The Automata Lab focuses on developing the next generation of autonomous robotic technology, with an emphasis on formal methods, machine learning (ML), planning, and control. Our work strives to create intelligent mobile robots capable of independent decision-making backed by the strong guarantees provided by formal methods. We envision robots that can act on high-level input from a human operator, correctly and reliably, while interacting with objects, people, and other agents in real-world environments.

Our work falls under two primary thrusts:

  1. Applying tools from formal methods to real-world systems. This entails extending methods from automata- and optimization-based planning from specifications to include real-world uncertainties. Much prior work in planning from specifications makes strong assumptions on an agent’s ability to localize itself, or to identify labels in its environment. These assumptions are often too strong for real-world scenarios. For example, our work has covered planning in belief space from temporal logic specifications. We are currently investigating methods for estimation uncertainty from semantic SLAM and CNN-based localization into temporal logic planning.
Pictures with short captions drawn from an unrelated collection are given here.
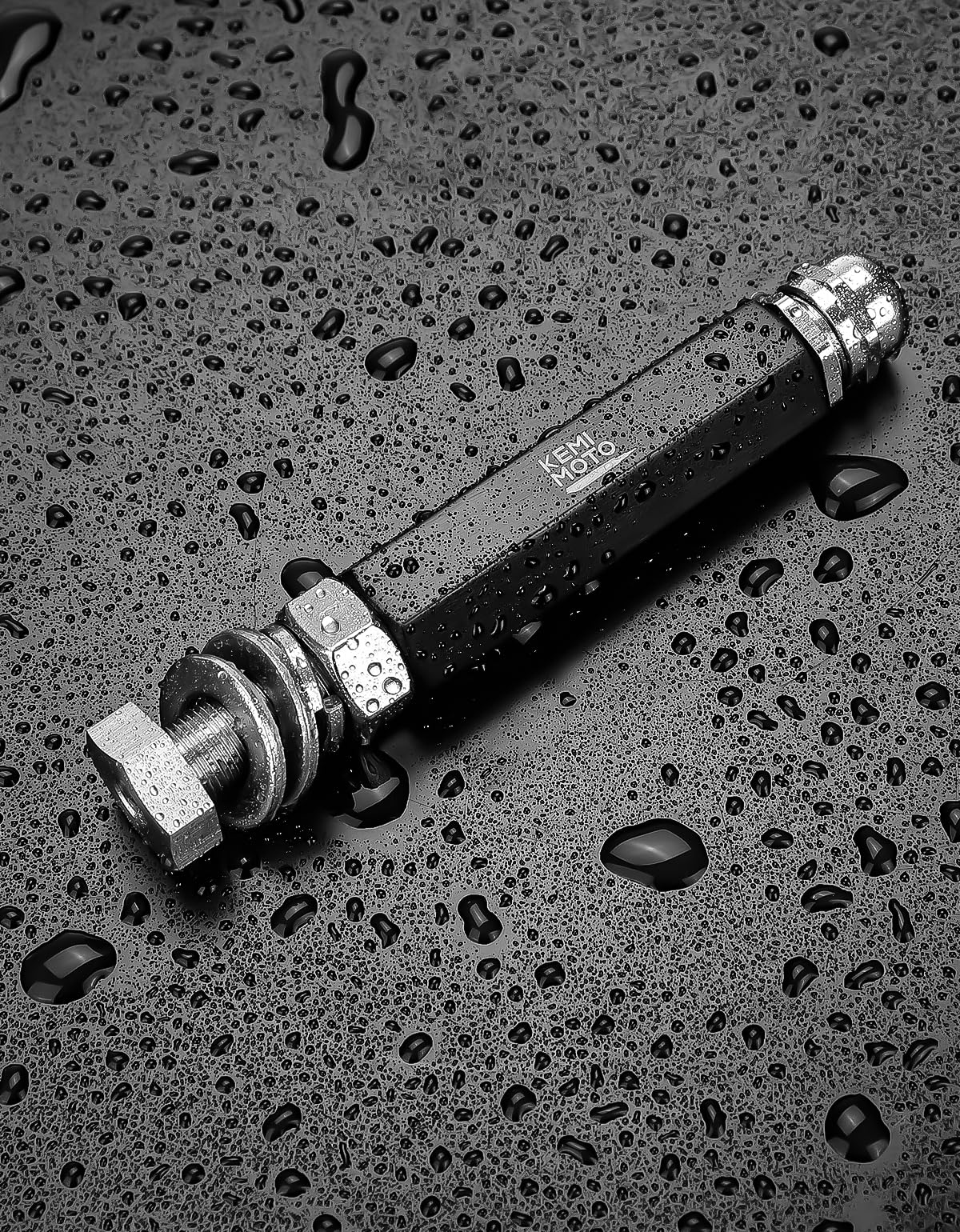 Kemimoto supporto bandiera 6,3 mm asta moto UTV nero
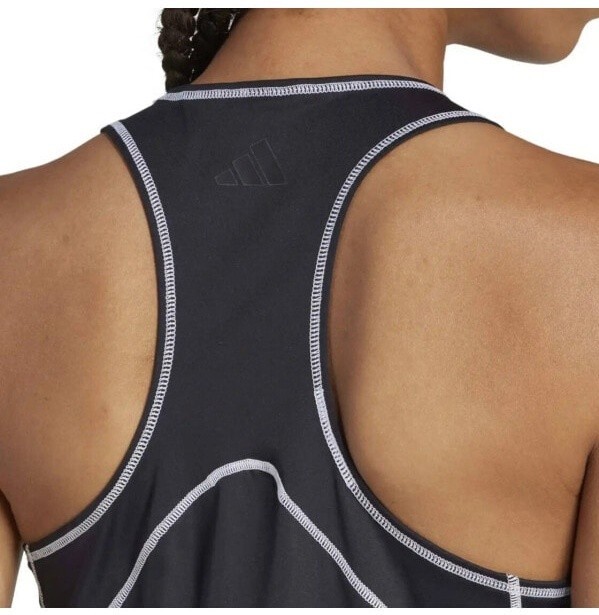 (EU) Майка женская Adidas Club Tank Top, Чёрная (2XS)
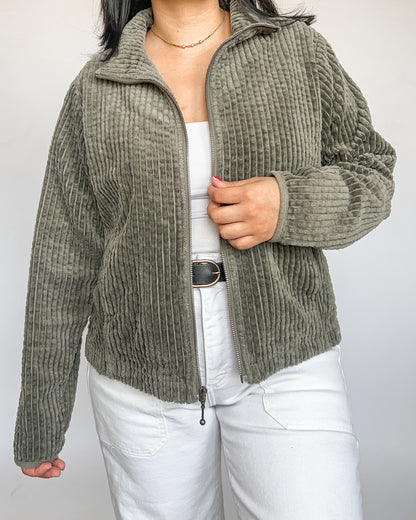 Woolrich Cropped Corduroy Jacket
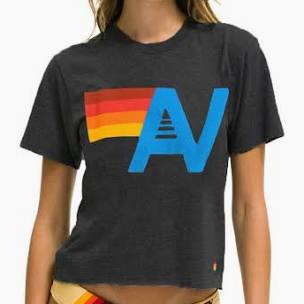 AVIATOR NATION | LOGO BOYFRIEND TEE | CHARCOAL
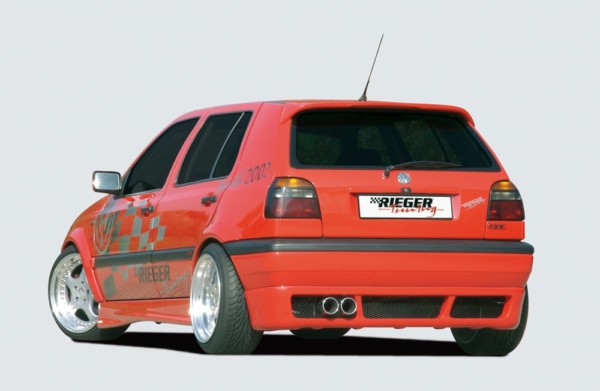 Rieger  podbeh kolesa -  VW Golf 3 , Pravá strana Ľavá strana, front, rear, plast ABS – Obrázok 3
  2. Applying formal methods to ML methods for planning and control. This work includes providing guarantees on ML-based control and estimation, especially in terms of safety guarantees. For example, while traditional approaches to planning and control have developed methods for accounting for well-understood noise and error models, e.g., Gaussian white noise, errors from ML systems are not as well-understood, and therefore new techniques must be developed to model and adapt to errors from ML systems.